*** Text for analysis Section Begins ***

Steph Harmon 

Perth festival 2018: Siren Songs to sound through city in a program ‘full of ritual’

Robert Lepage, Helen Garner and Inua Ellams lead lineup, but death of a pilot at centre of major work casts a shadow over announcement
  
  

Nat Randall
Nat Randall in her ‘riveting’ 24-hour work The Second Woman, which she will perform at the Perth festival. Photograph: Zan Wimberley

Women’s voices will descend from the sky and swell through Perth’s business district at sunrise and sunset for 10 days in the large-scale sound installation Siren Songs, the cornerstone of 2018’s Perth festival, which will take over the city in February.

But the festival’s program reveal on Thursday night was marred by tragedy.

On Tuesday Roger Corbin, the Tasmanian helicopter pilot who was to be a major part of Siren Songs, was killed in a crash at Hobart airport. He is survived by his wife and children.

Corbin had a central role in the work when it premiered at Dark Mofo in Hobart this year. A local hero and aviation expert who had been honoured for his involvement in hundreds of search-and-rescue missions, he was obsessed with emergency sound systems, which he collected. When he was approached by the sound artist Byron J Scullin and the curatorial duo Supple Fox to be part of Siren Songs, it was as if the art project had been waiting for him.

*** Text for analysis Section Ends ***
*** Supplied data Section Begins ***

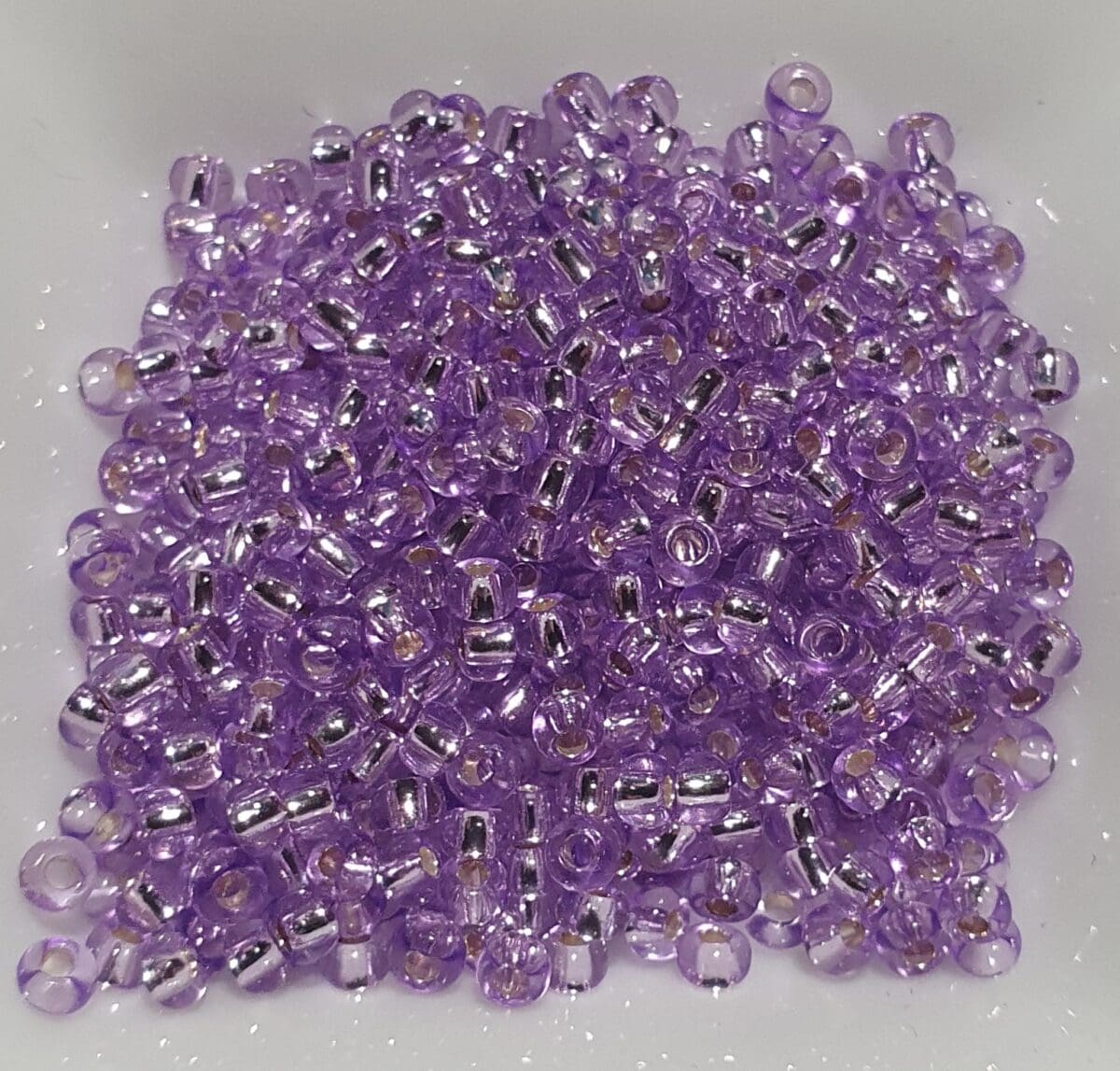 Bunadperler 78223 10/0 Preciosa, lilla, syrin, metallkjerne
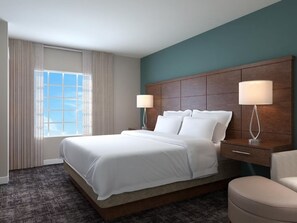 A hotel room with a large bed, two bedside tables with lamps, a wooden headboard, a window with curtains, and a carpeted floor.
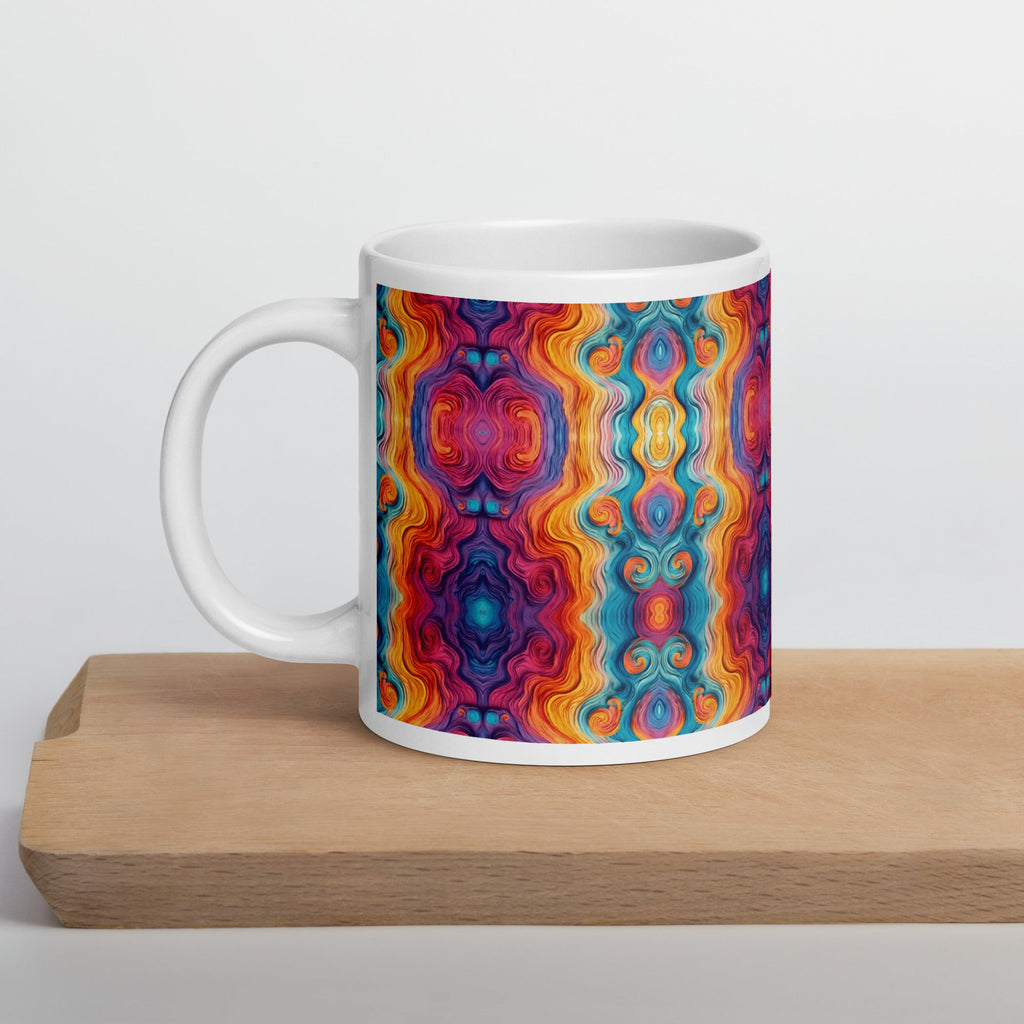 Multicolored ceramic coffee cup on wood table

*** Supplied data Section Ends ***

Copy the passage of the Perth festival article between "Women’s voices will" and "marred by tragedy.", inclusive. The lines above come from a separate source.

Task response =
Women’s voices will descend from the sky and swell through Perth’s business district at sunrise and sunset for 10 days in the large-scale sound installation Siren Songs, the cornerstone of 2018’s Perth festival, which will take over the city in February.

But the festival’s program reveal on Thursday night was marred by tragedy.